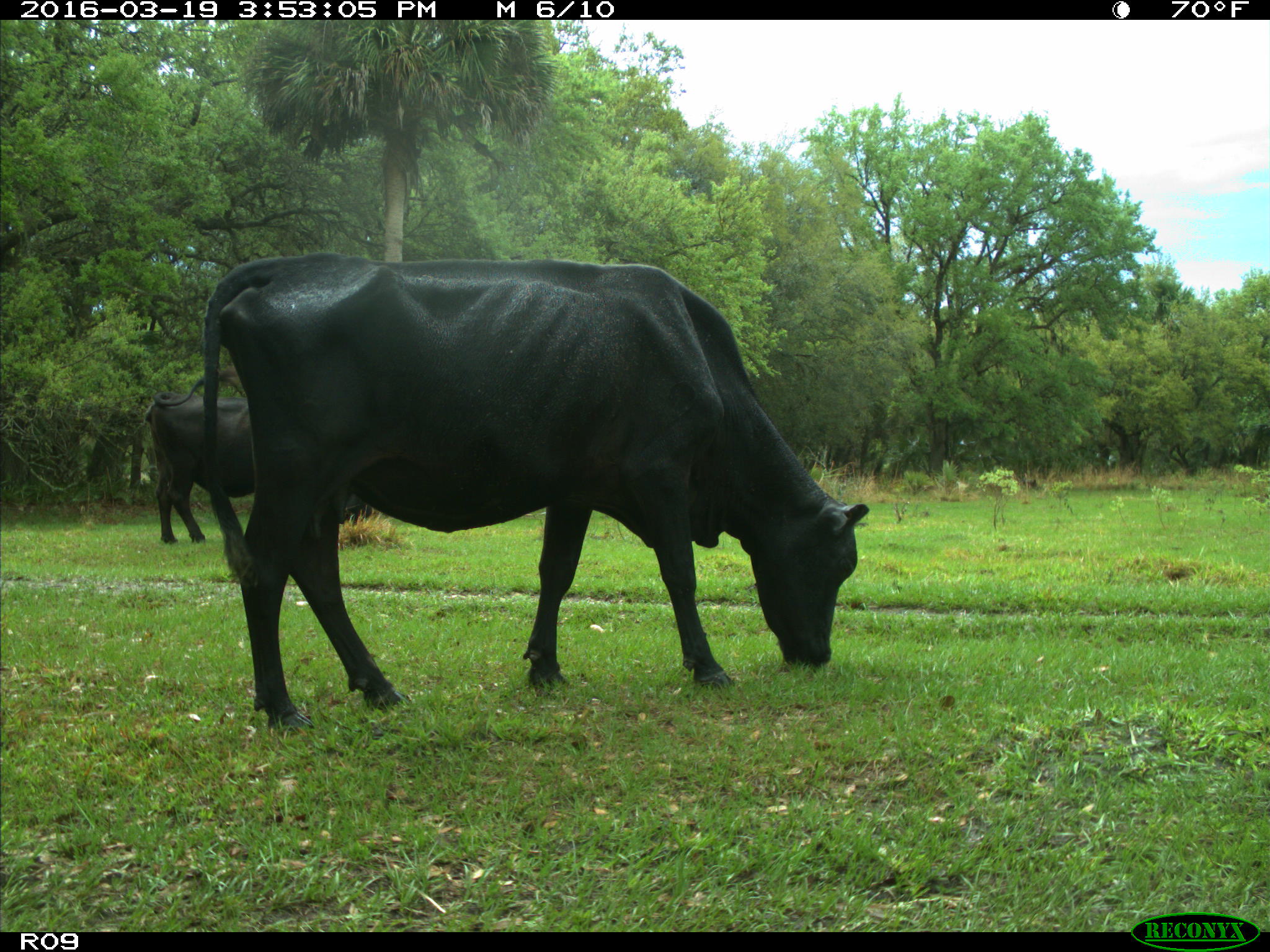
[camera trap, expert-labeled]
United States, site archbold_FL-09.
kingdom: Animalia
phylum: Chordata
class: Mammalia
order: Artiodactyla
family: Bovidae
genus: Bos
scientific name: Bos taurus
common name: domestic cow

EXERCISE REQUIREMENTS:
Exact copy, no pictures: return the entries word for word.

TASK RESULT:
[camera trap, expert-labeled]
United States, site archbold_FL-09.
kingdom: Animalia
phylum: Chordata
class: Mammalia
order: Artiodactyla
family: Bovidae
genus: Bos
scientific name: Bos taurus
common name: domestic cow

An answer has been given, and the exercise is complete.